Lista de atividades ▸
A: De acordo com o trecho da página, quais são os princípios que devem prevalecer nas regras previstas em contratos?
B: Traduza para o inglês esta frase do trecho da página: "Se se pensar de modo diverso, data vênia, faremos uma simbiose de situações díspares que devem ser tratadas de modo desigual em situações totalmente diversas."

Trecho da página ▸

Não alvitro a questão de saber se a solidariedade deve imperar sobranceira sobre episódios que atualmente, infelizmente, estamos vivenciando. O que se combate na decisão hostilizada e se deve aclarar, a meu sentir, é que o positivismo inserido em certas situações fáticas tem de imperar em nosso ordenamento jurídico sob pena de se violar princípios básicos que dão sustentação a determinados contratos, dentre eles, o contrato de seguro.
O interesse social e a segurança jurídica são princípios que deve prevalecer em regras previstas em contratos nos quais a particularização não é o ponto nodal previsto em uma hipótese excepcional nas relações obrigacionais.
Se se pensar de modo diverso, data vênia, faremos uma simbiose de situações díspares que devem ser tratadas de modo desigual em situações totalmente diversas.

Trechos dos dados ▸
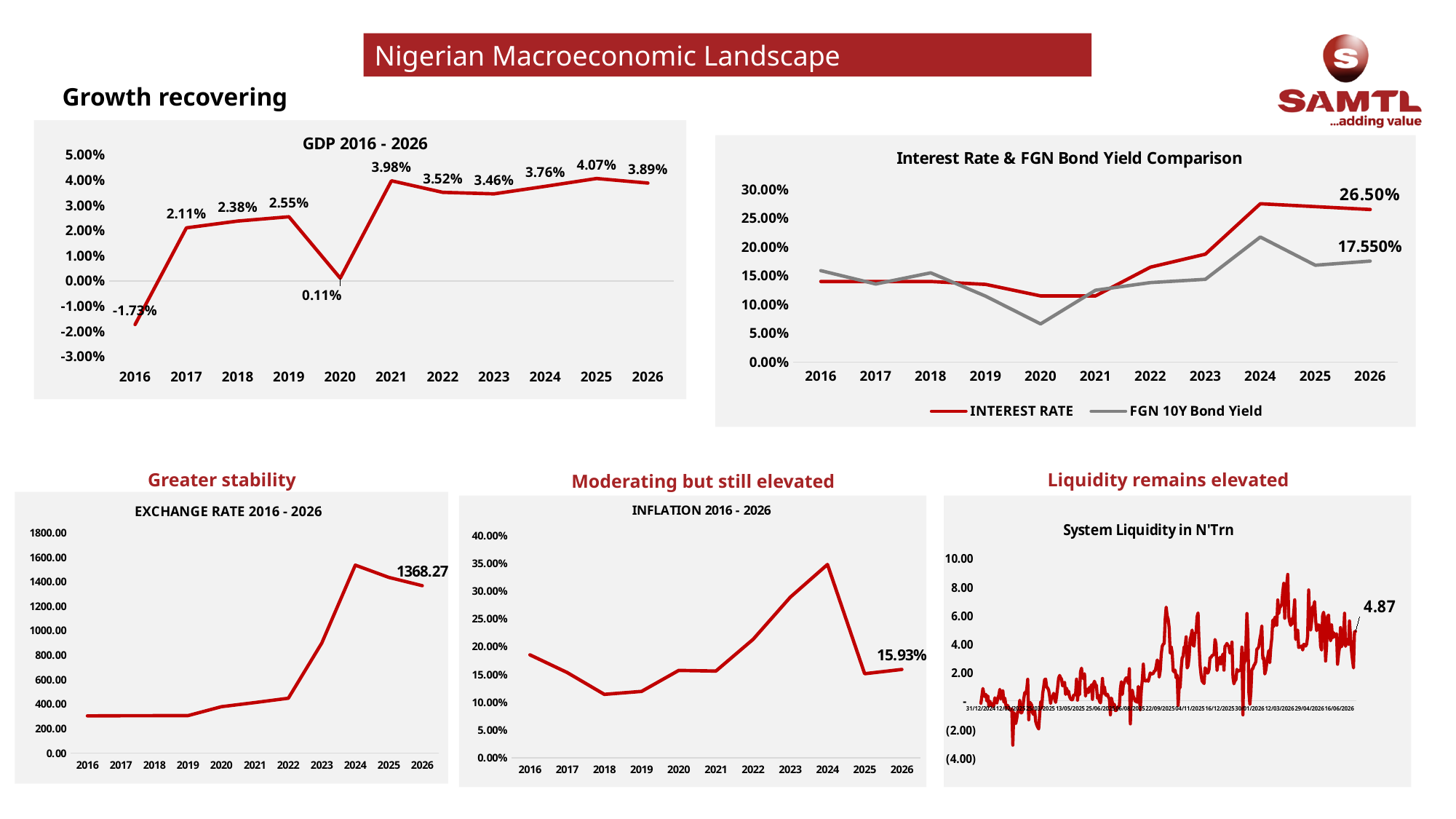
In the GDP 2016 - 2026 chart, what is the GDP growth value for 2020? 0.11% In the GDP 2016 - 2026 chart, what is the difference between the 2025 and 2026 values? 0.18% How many years are plotted on the x axis of the GDP 2016 - 2026 chart? 11 In the INFLATION 2016 - 2026 chart, which year has the highest inflation value? 2024 In the GDP 2016 - 2026 chart, which year has the larger value, 2021 or 2022? 2021 In the EXCHANGE RATE 2016 - 2026 chart, what is the value labelled for 2026? 1368.27 In the GDP 2016 - 2026 chart, which year has the highest GDP growth value? 2025 In the Interest Rate & FGN Bond Yield Comparison chart, what is the interest rate value labelled for 2026? 26.50% In the GDP 2016 - 2026 chart, which year has the lowest GDP growth value? 2016 In the Interest Rate & FGN Bond Yield Comparison chart, what is the FGN 10Y Bond Yield value labelled for 2026? 17.550% In the Interest Rate & FGN Bond Yield Comparison chart, is the interest rate for 2024 greater or less than 25.00%? greater How many series does the legend of the Interest Rate & FGN Bond Yield Comparison chart list? 2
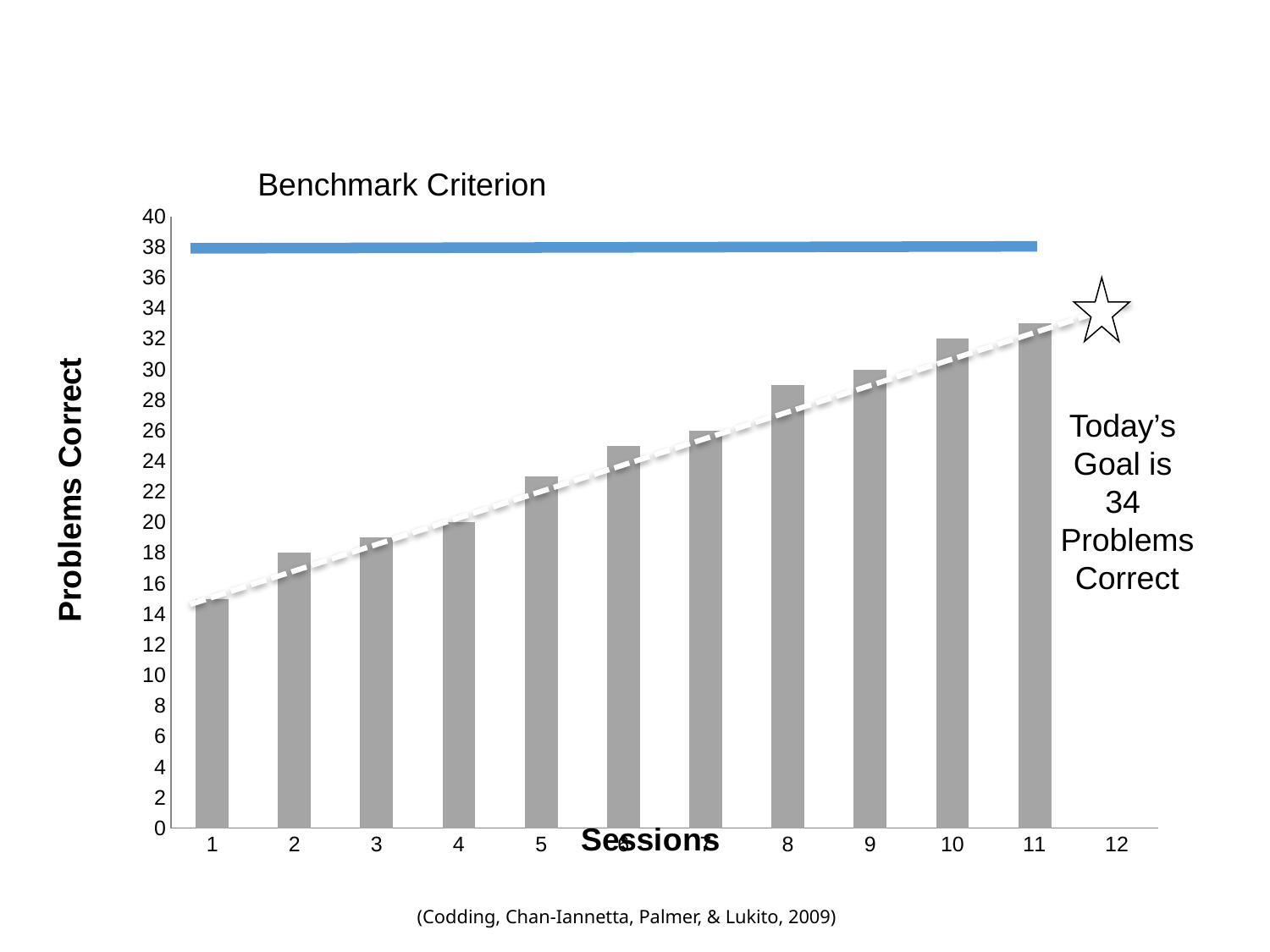
How many problems correct are shown for session 9? 30 How many problems correct are shown for session 2? 18 How many problems correct are shown for session 4? 20 Do the problems correct values rise or fall across the sessions? rise Is the value for session 1 greater or less than 16? less How many sessions have a bar plotted on the chart? 11 What kind of chart is shown on the slide? bar chart Is the value for session 11 greater or less than 30? greater How many problems correct are shown for session 10? 32 At what value on the Problems Correct axis is the Benchmark Criterion line drawn? 38 What is the difference in problems correct between session 10 and session 4? 12 Which session has the highest number of problems correct? Session 11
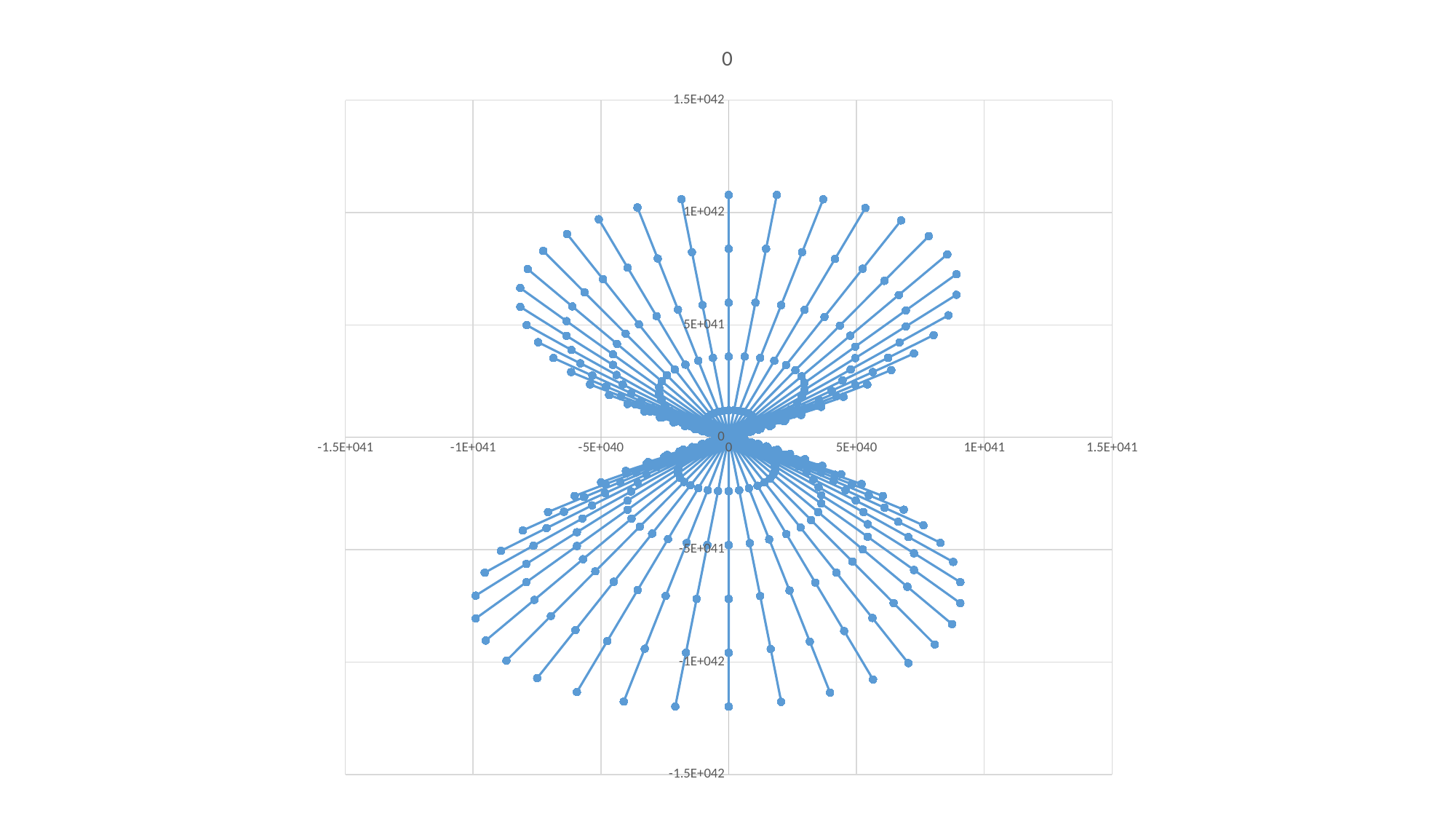
Is the lowest plotted point on the chart greater or less than -1E+042 on the vertical axis? less What is the highest value shown on the vertical axis of the chart? 1.5E+042 Is the highest plotted point on the chart greater or less than 1E+042 on the vertical axis? greater Does any plotted point on the chart reach above 1.5E+042 on the vertical axis? No What is the lowest value labelled on the horizontal axis of the chart? -1.5E+041 What kind of chart is shown on the slide? Scatter chart with lines and markers What is the title of the chart? 0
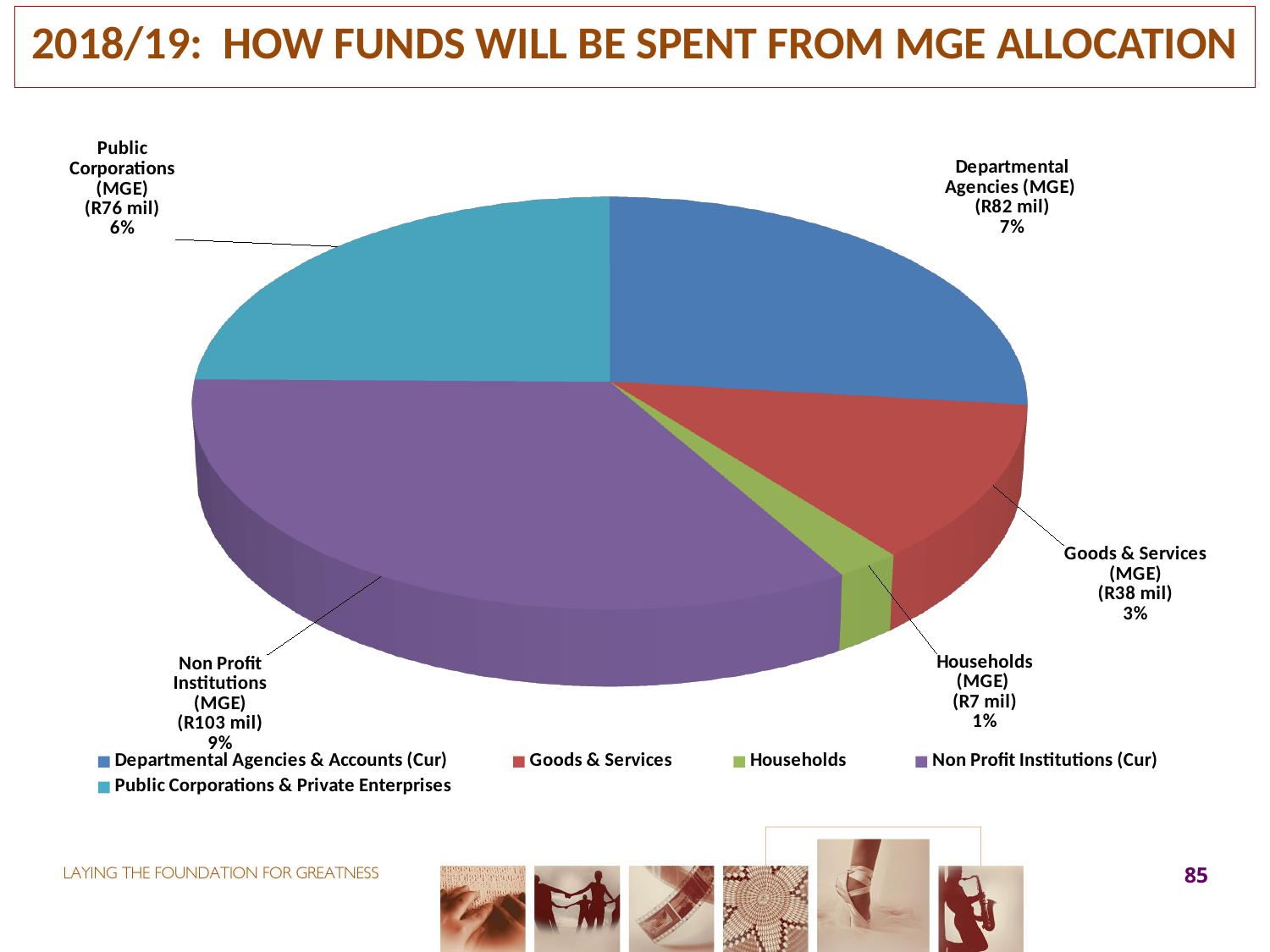
What is the title of the chart on the slide? 2018/19: How funds will be spent from MGE allocation Which category has the smallest amount? Households (MGE) Which has a larger amount, Goods & Services (MGE) or Public Corporations (MGE)? Public Corporations (MGE) What percentage is shown for Departmental Agencies (MGE)? 7% What kind of chart is shown on the slide? Pie chart What amount is shown for Goods & Services (MGE)? R38 mil How many entries does the legend list? 5 What percentage is shown for Households (MGE)? 1% What amount is shown for Non Profit Institutions (MGE)? R103 mil Which category has the largest amount? Non Profit Institutions (MGE) What is the difference in amount between Departmental Agencies (MGE) and Public Corporations (MGE)? R6 mil How many slices does the pie chart have? 5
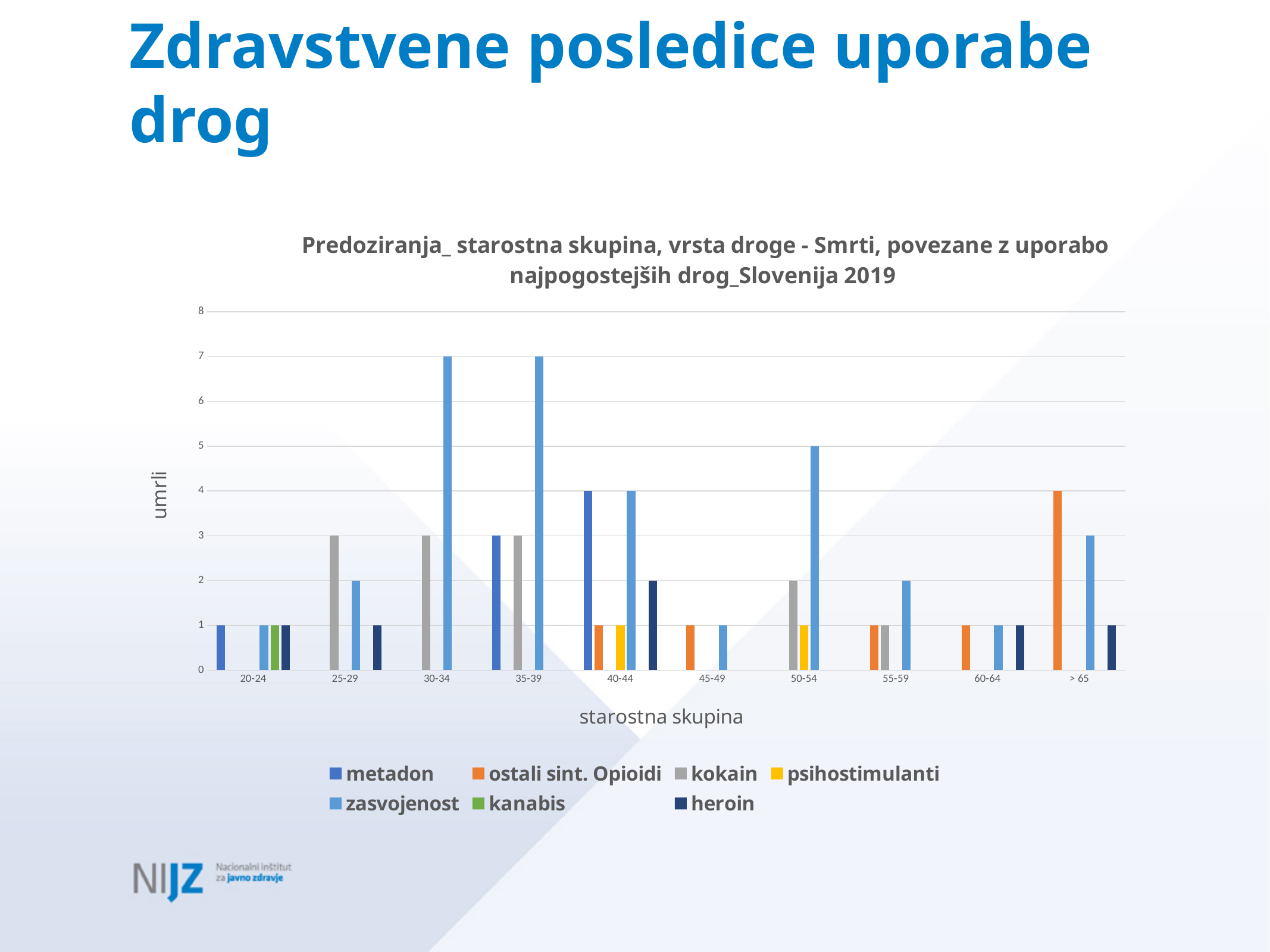
In which age group is the value for ostali sint. Opioidi highest? > 65 What is the difference between the zasvojenost values for the 30-34 and 50-54 age groups? 2 In which age group is the value for metadon highest? 40-44 Is the value for zasvojenost in the 35-39 age group greater or less than 6? greater What is the value for ostali sint. Opioidi in the > 65 age group? 4 What is the value for zasvojenost in the 30-34 age group? 7 What is the label of the y axis? umrli Which is larger: zasvojenost in the 50-54 age group or metadon in the 40-44 age group? zasvojenost in 50-54 How many age groups are shown on the x axis? 10 How many series does the legend list? 7 What is the value for metadon in the 40-44 age group? 4 What type of chart is shown on the slide? bar chart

Respostas ▸
A: O interesse social e a segurança jurídica.

B: If one thinks otherwise, with all due respect, we will create a symbiosis of disparate situations that must be treated unequally in entirely different circumstances.